Describes the emerging big data stack and says:

The competitive axes and representative technologies on the Big Data stack are illustrated here. At the bottom tier of data, free tools are shown in red (MySQL, Postgres, Hadoop), and we see how their commercial adaptations (InfoBright, Greenplum, MapR) compete principally along the axis of speed; offering faster processing and query times. Several of these players are pushing up towards the second tier of the data stack, analytics. At this layer, the primary competitive axis is scale: few offerings can address terabyte-scale data sets, and those that do are typically proprietary. Finally, at the top layer of the big data stack lies the services that touch consumers and businesses. Here, focus within a specific sector, combined with depth that reaches downward into the analytics tier, is the defining competitive advantage.

The future isn’t going to be getting users to develop topic maps but your use of topic maps (and other tools) to create data products of interest to users.

Think of it as being the difference between selling oil change equipment versus being the local Jiffy Lube. (Sorry, for non-U.S. residents, Jiffy Lube is a chain of oil change and other services. Some 2,000 locations in the North America.) I dare say that Jiffy Lube and its competitors do more auto services than users of oil change equipment.
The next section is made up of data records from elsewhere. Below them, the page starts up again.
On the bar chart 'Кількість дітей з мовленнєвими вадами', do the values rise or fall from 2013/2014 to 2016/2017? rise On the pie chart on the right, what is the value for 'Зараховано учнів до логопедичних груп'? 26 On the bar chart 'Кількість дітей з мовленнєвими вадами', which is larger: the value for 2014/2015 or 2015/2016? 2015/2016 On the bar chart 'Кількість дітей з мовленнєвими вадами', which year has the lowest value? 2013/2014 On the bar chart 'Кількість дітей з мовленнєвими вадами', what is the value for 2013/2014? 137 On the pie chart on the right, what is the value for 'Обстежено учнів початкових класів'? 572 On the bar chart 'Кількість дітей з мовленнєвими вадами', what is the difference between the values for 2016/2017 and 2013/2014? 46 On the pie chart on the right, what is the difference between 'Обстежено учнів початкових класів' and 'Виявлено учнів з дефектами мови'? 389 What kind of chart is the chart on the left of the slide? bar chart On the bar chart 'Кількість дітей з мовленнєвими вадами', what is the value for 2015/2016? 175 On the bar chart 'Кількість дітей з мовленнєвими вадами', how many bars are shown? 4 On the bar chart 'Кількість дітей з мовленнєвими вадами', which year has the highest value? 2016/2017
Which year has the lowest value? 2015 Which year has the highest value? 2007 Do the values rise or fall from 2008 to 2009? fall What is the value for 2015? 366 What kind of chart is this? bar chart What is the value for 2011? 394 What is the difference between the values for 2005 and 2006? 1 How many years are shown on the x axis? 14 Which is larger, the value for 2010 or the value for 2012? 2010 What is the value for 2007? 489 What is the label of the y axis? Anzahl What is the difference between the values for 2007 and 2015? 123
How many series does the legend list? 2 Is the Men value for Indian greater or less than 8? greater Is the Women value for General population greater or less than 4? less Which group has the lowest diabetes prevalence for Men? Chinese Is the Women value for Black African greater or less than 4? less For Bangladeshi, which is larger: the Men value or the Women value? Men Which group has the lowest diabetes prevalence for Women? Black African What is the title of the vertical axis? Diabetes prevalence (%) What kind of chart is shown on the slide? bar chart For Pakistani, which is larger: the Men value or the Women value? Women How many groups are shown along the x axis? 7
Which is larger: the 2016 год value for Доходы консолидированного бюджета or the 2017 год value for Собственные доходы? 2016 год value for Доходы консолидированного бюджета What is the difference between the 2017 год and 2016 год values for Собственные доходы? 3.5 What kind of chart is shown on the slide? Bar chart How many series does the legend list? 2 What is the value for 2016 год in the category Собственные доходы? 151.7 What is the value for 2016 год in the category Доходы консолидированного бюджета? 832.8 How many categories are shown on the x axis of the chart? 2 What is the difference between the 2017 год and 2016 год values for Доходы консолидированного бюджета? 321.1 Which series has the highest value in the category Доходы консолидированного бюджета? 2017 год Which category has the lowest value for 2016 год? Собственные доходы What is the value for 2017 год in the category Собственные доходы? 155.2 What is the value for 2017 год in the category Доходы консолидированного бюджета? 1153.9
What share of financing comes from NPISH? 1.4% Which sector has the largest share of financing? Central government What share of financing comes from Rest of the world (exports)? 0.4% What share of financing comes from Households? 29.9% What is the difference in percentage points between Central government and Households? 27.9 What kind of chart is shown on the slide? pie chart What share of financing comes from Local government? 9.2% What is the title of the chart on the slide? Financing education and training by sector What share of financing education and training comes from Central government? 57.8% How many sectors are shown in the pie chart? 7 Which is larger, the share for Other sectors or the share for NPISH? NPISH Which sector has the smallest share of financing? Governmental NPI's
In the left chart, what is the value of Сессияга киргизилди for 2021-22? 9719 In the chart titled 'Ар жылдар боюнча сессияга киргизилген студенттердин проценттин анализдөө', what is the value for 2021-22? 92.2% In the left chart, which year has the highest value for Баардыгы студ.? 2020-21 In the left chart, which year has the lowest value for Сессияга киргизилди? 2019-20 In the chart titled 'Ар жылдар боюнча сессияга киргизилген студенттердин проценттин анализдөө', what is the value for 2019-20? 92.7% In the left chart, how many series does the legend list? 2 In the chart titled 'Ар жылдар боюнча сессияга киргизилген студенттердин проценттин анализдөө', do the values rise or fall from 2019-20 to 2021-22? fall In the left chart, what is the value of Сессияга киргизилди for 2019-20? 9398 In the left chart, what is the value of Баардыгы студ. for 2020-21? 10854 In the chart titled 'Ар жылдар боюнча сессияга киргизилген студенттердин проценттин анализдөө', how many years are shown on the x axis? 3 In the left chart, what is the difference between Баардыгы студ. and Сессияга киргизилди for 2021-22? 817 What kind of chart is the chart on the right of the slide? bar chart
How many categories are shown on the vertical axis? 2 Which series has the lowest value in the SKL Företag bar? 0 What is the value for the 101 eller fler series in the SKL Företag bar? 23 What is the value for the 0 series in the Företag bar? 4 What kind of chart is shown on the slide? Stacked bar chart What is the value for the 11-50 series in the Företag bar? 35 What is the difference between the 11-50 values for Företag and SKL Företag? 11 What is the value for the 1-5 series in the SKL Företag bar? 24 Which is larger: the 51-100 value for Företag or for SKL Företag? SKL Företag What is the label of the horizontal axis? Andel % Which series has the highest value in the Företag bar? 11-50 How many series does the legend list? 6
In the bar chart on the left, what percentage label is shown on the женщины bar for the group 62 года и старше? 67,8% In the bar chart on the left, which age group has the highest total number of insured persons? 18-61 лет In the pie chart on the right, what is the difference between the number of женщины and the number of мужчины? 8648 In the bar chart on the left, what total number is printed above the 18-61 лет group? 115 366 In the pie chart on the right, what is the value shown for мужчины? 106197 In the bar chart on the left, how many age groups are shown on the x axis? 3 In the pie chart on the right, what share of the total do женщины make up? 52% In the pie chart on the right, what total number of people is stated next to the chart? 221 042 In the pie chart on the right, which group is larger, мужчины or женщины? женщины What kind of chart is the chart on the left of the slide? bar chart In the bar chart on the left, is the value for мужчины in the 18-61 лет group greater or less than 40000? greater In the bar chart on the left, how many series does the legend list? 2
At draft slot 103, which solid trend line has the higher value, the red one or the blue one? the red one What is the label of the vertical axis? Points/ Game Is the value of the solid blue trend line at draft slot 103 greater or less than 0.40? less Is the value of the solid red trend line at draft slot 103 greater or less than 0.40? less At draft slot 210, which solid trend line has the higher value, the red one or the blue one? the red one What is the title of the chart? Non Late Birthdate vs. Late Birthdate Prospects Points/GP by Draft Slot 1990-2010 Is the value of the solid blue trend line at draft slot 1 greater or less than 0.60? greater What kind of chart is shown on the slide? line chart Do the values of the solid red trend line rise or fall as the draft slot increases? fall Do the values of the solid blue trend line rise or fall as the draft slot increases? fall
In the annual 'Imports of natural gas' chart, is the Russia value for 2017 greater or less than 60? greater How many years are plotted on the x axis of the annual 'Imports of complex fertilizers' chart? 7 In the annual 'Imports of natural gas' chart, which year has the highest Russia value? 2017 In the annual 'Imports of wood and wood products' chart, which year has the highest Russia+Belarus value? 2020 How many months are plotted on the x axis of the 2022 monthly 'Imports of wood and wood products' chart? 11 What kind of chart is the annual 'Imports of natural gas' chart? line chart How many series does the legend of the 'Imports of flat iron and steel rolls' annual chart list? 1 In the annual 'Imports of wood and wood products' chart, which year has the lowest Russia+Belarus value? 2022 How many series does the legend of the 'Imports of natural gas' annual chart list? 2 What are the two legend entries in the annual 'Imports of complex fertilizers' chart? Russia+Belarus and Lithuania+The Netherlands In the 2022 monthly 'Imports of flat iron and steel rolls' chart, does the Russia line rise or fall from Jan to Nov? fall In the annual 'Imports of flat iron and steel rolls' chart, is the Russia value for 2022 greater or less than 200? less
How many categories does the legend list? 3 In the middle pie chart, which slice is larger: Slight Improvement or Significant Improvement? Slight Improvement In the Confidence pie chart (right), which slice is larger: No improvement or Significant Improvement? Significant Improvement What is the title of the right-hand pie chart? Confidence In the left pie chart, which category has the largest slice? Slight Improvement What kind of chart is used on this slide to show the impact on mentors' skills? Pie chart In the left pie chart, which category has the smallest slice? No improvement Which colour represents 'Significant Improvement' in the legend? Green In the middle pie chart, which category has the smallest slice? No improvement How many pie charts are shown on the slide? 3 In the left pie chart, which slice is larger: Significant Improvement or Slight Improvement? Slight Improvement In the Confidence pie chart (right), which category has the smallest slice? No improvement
Integration Imperatives Around Complex Big Data

Filed under: BigData,Data as Service (DaaS),Data Integration,Marketing — Patrick Durusau @ 6:52 pm

Integration Imperatives Around Complex Big Data

  • Informatica Corporation (NASDAQ: INFA), the world’s number one independent provider of data integration software, today announced the availability of a new research report from the Aberdeen Group that shows how organizations can get the most from their data integration assets in the face of rapidly growing data volumes and increasing data complexity.
  • Entitled: Future Integration Needs: Embracing Complex Data, the Aberdeen report reveals that:
    • Big Data is the new reality – In 2010, organizations experienced a staggering average data volume growth of 40 percent.
    • XML adoption has increased dramatically – XML is the most common semi-structured data source that organizations integrate. 74 percent of organizations are integrating XML from external sources. 66 percent of organizations are integrating XML from internal sources.
    • Data complexity is skyrocketing – In the next 12 months enterprises plan to introduce more complex unstructured data sources – including office productivity documents, email, web content and social media data – than any other data type.
    • External data sources are proliferating – On average, organizations are integrating 14 external data sources, up from 11 a year ago.
    • Integration costs are rising – As integration of external data rises, it continues to be a labor- and cost-intensive task, with organizations integrating external sources spending 25 percent of their total integration budget in this area.
  • For example, according to Aberdeen, organizations that have effectively integrated complex data are able to:
    • Use up to 50 percent larger data sets for business intelligence and analytics.
    • Integrate twice as successfully external unstructured data into business processes (40 percent vs. 19 percent).
    • Deliver critical information in the required time window 2.5 times more often via automated data refresh.
    • Slash the incidence of errors in their data almost in half compared to organizations relying on manual intervention when performing data updates and refreshes.
    • Spend an average of 43 percent less on integration software (based on 2010 spend).
    • Develop integration competence more quickly with significantly lower services and support expenditures, resulting in less costly business results.

I like the 25% of data integration budgets being spend on integrating external data. Imagine making that easier for enterprises with a topic map based service.

Maybe “Data as service (DaaS)” will evolve from simply being data delivery to dynamic integration of data from multiple sources. Where currency, reliability, composition, and other features of the data are on a sliding scale of value.